### DOCUMENT EXTRACT
Start of Block
Thank you Blondie man for just being you and for inspiring , your journey is astonishing it should definitely go in a book of porn recovery stories, just for history to make notice of this battle we are all fighting.Thanks brothers, @Hunter_ , @SmokenMirrors and @swimmer97 and @First_step_thousand_miles. You guys are the best.
Things have definitely gone to a whole new level recently in my recovery, just in a general sense. I must sound like a broken record in regards to my sex life, but it really is insane these days, and it's all because of staying away from porn, it's as simple as that. Funny enough, I always thought our sex life was pretty good compared to others I know in my life (our friends etc.), especially for my age, so for it be and feel even better now (much better) is a complete mind blow to me.
Improvements in my dick/sex life
- Over the last month, I've had a very large increase of phallic sensations during sex that was nowhere to be found even a few months ago. Sometimes I've had a hard time believing this stuff (I'm the ultimate doubter in life, maybe my avatar should be Thomas?), but here I am saying it's a hundred percent true. For whatever reasons, porn and heavy masturbation really does fuck this shit up to no end, and refraining from it, even well past a year, will do wonders for you. What's more, the crazy thing about my case is that I haven't really been looking at porn now for almost five years, with only 20 to 30 relapses spread out here and there. However, these 'small' relapses were obviously screwing me in ways I had no idea of, because I was still too far in the darkness to know any better. Now that I've gotten far enough away, I can see the truth of the matter more clearly. At that time, I was lying to myself and saying porn every 90 or so days wasn't really "that big of a deal", when obviously the healing that has taken place over the last 500 days would say otherwise.
End of Block
### DATA PROVIDED
Start of Block
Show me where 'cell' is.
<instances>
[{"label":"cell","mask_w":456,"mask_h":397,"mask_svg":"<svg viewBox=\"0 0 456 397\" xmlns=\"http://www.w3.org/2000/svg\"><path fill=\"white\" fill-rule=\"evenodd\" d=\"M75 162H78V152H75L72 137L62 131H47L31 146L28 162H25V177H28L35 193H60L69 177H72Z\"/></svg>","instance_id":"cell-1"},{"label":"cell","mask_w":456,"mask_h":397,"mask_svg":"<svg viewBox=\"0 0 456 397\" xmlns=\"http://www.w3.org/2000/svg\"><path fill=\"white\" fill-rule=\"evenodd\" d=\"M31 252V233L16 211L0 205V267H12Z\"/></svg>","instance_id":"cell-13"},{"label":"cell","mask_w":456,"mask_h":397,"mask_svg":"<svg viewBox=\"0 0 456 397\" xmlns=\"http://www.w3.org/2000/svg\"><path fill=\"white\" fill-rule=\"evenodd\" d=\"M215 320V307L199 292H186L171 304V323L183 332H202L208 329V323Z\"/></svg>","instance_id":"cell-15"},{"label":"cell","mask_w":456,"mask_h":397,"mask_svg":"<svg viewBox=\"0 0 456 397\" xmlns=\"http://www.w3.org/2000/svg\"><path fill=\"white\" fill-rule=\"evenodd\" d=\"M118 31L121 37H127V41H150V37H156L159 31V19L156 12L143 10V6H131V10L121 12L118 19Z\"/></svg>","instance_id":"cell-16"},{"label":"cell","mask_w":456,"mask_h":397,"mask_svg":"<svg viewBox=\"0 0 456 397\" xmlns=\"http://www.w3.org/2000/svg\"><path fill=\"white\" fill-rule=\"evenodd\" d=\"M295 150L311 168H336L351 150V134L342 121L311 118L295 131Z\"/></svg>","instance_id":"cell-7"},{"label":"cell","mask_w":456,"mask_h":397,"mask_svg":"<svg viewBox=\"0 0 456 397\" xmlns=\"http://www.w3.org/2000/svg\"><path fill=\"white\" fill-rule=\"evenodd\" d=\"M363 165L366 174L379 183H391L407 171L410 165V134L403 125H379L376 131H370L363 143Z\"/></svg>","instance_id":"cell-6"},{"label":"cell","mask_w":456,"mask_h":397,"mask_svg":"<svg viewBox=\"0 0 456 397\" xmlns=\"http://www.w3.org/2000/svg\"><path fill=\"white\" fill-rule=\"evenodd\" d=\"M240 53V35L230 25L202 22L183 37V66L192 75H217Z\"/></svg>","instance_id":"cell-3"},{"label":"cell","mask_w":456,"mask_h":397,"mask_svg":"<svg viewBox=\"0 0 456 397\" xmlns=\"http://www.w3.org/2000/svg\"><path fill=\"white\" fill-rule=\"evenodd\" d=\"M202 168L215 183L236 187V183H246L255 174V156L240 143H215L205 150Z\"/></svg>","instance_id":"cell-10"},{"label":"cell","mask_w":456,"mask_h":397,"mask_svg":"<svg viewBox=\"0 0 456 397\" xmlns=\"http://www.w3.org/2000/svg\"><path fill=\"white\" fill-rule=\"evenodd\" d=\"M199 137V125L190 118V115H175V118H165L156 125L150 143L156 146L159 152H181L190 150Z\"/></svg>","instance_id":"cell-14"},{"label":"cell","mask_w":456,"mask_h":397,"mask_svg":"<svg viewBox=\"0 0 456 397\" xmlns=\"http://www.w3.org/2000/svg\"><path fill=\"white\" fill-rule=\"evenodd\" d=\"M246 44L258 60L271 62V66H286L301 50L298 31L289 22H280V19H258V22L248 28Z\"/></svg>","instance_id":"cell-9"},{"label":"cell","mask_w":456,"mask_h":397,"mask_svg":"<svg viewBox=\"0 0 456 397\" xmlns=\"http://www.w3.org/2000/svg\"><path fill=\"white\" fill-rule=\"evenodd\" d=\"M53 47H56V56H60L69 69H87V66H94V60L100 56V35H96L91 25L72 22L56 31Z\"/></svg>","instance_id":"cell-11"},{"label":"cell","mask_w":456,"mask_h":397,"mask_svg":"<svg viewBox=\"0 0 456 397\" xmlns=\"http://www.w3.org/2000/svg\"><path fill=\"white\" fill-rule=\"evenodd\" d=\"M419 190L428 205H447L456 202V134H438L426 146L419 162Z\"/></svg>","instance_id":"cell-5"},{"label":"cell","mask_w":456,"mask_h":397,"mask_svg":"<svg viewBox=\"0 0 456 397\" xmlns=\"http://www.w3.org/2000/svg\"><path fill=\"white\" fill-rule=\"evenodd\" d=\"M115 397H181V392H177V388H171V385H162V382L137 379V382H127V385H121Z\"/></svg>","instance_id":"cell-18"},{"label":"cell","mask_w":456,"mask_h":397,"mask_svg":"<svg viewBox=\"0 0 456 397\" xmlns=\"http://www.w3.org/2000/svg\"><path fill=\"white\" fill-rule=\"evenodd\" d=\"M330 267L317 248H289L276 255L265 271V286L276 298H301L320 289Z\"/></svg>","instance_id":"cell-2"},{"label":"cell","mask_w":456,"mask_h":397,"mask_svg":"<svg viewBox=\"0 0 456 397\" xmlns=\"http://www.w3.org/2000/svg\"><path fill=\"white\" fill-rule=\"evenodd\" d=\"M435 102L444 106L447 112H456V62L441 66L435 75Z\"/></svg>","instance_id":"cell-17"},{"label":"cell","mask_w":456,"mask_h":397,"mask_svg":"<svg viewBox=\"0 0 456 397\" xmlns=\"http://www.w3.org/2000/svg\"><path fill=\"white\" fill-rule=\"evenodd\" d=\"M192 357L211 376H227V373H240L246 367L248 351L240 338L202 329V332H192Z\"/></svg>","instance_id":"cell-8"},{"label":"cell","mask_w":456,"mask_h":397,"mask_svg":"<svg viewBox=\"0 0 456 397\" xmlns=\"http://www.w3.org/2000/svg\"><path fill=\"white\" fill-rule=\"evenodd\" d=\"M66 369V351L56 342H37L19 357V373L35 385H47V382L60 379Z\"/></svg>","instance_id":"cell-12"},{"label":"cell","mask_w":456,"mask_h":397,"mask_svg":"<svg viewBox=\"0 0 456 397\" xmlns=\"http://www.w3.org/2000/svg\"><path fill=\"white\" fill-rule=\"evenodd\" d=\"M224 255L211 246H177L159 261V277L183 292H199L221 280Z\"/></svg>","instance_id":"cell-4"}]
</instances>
End of Block
### EXERCISE DESCRIPTION
In the recovery post, how many relapses does the writer report over the nearly five years of mostly staying away from porn?

### WRITTEN ANSWER
Only 20 to 30 relapses.